Is it time for medical schools to incorporate climate change education?
Climate change education isn’t just for tree-huggers. Source: Shutterstock

When we think of medical school, we think of submerging ourselves in the sciences, be it biochemistry, anatomy – the list goes on. But with climate change standing as the defining issue of our time, medical schools – particularly in the US – are coming under greater scrutiny over their role in the climate change fight.

Medical schools are facing increasing pressure from doctors, health organisations and students to include climate change in medical education, reported The Wall Street Journal. It added that physicians and other health care workers need to prepare for the risks associated with rising global temperatures.

Climate change is moving at a rapid pace. A recent CNN report noted that July 2019 has replaced July 2016 as the hottest month on record, with meteorologists saying that global temperatures marginally exceeded the previous record. With ice sheets melting and temperatures rising, both humans and wildlife alike must find a way to cope with these weather changes.
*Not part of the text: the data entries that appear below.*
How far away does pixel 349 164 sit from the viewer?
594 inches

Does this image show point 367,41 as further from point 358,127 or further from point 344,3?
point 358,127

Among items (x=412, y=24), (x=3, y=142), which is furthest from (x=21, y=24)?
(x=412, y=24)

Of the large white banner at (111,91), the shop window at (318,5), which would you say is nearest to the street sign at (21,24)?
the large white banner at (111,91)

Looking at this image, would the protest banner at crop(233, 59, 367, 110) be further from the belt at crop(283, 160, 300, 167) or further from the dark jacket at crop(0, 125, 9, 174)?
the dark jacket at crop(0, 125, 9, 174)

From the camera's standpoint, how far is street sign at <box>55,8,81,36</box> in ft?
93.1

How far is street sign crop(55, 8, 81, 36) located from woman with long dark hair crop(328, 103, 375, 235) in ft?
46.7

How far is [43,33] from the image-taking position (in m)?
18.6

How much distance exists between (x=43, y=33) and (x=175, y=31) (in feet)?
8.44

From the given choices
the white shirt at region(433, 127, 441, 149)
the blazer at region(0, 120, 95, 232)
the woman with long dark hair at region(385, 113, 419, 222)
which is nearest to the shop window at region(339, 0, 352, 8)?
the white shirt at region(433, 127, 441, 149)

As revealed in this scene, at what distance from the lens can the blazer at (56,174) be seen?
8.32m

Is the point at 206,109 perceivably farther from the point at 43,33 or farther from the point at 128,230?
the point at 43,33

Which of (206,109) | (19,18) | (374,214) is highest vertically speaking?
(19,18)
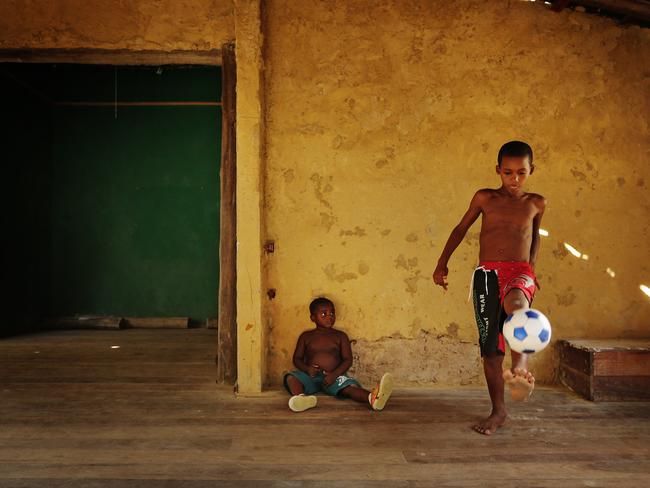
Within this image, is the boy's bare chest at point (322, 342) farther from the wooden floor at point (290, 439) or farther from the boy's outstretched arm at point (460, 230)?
the boy's outstretched arm at point (460, 230)

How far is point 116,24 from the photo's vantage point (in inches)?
156

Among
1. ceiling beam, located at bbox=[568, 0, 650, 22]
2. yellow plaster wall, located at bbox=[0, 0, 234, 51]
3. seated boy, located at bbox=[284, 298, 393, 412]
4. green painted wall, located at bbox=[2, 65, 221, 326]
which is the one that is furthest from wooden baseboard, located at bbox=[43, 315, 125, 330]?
ceiling beam, located at bbox=[568, 0, 650, 22]

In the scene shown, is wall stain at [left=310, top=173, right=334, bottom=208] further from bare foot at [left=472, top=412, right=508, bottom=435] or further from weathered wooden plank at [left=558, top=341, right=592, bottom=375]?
weathered wooden plank at [left=558, top=341, right=592, bottom=375]

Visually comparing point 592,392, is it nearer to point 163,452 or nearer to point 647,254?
point 647,254

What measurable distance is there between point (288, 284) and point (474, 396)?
1587 millimetres

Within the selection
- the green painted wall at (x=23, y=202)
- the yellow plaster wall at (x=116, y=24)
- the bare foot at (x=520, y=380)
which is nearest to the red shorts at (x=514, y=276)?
the bare foot at (x=520, y=380)

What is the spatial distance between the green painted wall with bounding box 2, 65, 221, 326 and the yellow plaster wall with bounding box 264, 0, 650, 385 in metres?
4.07

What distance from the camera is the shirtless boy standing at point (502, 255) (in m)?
2.92

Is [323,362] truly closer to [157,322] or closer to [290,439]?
[290,439]

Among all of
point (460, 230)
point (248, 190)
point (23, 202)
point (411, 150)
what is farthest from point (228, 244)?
point (23, 202)

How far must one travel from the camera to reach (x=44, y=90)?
7555 mm

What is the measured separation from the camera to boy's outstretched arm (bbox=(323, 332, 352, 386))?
3668 mm

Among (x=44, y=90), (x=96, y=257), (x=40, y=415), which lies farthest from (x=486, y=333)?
(x=44, y=90)

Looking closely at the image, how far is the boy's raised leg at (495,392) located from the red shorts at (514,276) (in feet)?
1.34
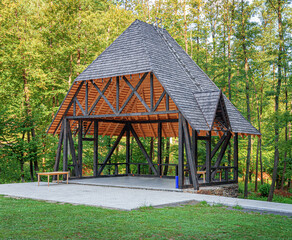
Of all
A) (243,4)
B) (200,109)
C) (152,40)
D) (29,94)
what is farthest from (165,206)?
(243,4)

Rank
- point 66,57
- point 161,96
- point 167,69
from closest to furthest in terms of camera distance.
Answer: point 161,96 < point 167,69 < point 66,57

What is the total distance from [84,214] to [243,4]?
20590 millimetres

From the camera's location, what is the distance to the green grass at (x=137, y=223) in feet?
20.2

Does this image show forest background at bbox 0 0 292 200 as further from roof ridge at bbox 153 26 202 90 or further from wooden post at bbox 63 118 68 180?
roof ridge at bbox 153 26 202 90

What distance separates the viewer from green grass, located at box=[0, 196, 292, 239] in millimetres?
6156

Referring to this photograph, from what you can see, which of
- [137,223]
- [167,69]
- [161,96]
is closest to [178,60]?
[167,69]

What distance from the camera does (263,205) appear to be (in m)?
9.69

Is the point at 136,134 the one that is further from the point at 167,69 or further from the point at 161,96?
the point at 161,96

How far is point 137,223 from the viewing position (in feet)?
23.1

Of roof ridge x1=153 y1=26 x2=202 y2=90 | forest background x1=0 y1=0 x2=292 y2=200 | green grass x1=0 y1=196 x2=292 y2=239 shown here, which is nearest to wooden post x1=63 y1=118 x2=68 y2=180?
forest background x1=0 y1=0 x2=292 y2=200

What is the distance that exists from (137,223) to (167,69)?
877 centimetres

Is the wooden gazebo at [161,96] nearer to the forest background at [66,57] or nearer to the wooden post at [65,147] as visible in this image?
the wooden post at [65,147]

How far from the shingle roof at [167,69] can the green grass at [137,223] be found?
4.91m

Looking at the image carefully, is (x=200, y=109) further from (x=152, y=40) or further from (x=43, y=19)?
(x=43, y=19)
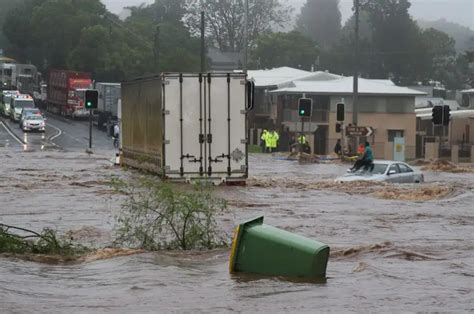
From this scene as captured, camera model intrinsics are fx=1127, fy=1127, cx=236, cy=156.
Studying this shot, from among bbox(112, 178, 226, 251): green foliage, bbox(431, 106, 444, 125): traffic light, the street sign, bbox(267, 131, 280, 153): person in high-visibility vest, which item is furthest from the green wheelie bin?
bbox(267, 131, 280, 153): person in high-visibility vest

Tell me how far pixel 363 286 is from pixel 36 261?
479 cm

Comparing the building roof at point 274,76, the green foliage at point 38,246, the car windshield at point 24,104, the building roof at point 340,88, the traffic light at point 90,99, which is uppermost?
the building roof at point 274,76

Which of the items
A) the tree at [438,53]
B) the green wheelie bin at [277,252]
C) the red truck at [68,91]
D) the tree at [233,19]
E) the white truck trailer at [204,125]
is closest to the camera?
the green wheelie bin at [277,252]

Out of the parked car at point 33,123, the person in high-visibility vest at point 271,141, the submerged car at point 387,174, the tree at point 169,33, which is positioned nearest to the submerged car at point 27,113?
the parked car at point 33,123

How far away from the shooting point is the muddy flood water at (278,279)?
1235 centimetres

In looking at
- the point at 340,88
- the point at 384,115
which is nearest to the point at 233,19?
the point at 340,88

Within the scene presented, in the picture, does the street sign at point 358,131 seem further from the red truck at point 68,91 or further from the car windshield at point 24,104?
the car windshield at point 24,104

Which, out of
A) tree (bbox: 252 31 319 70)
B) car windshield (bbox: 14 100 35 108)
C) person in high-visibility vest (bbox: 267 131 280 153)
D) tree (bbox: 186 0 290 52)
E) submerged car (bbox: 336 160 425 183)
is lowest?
person in high-visibility vest (bbox: 267 131 280 153)

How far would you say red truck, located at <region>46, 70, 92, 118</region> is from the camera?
84.0 meters

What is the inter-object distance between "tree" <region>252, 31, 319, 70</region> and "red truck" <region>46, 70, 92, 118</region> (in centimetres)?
3429

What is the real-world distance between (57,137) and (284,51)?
203ft

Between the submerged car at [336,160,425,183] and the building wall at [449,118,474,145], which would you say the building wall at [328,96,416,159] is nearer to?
the building wall at [449,118,474,145]

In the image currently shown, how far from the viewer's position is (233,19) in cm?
11794

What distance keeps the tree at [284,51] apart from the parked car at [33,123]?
171 ft
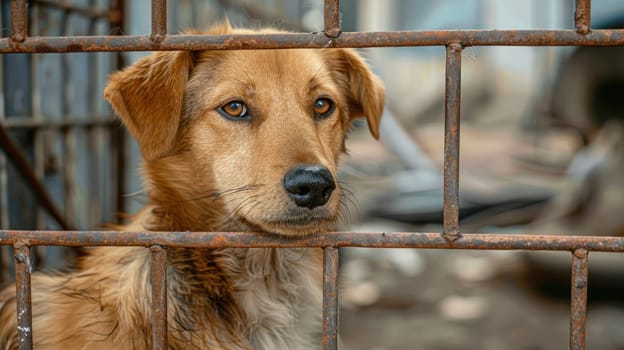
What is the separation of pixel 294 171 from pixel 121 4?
10.3ft

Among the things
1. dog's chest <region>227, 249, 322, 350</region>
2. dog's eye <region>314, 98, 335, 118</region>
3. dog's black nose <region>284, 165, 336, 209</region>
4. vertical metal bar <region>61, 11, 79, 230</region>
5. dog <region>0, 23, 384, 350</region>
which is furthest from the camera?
vertical metal bar <region>61, 11, 79, 230</region>

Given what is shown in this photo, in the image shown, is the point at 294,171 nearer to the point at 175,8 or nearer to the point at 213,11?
the point at 175,8

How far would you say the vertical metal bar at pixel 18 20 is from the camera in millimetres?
1944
After all, don’t the medical implications attached to the issue make climate change education relevant for medical students?

Climate change education isn’t just for tree-huggers


Medical school is known for being gruelling and incorporating climate change-related topics into an already packed curriculum could prove to be a challenge. Despite that, the movement, backed by the American Medical Association, is showing signs of impact, notes WSJ.

For example, in the University of Minnesota, medical, nursing and pharmacy schools have added content and tweaked existing classes to incorporate climate-related topics. Meanwhile, the University of Illinois College of Medicine at Urbana-Champaign have included a diagnosis exercise about worsening asthma due to increased wildfires from climate change. 

The Mayo Clinic is also starting discussions this month on how to integrate the topic into its medical school’s curriculum, reported WSJ.

There are challenges to adding climate change education into the medical curriculum, including a lack of expertise in the topic. Despite that, advocates of climate-change education believe health care providers must be trained to prevent, detect and treat conditions that may rise or emerge in new places as the climate changes.

“This is really the greatest health danger of our century,” said Mona Sarfaty, Director of the Medical Society Consortium on Climate and Health to the WSJ. “We must respond and make sure our health professionals are sufficiently educated.”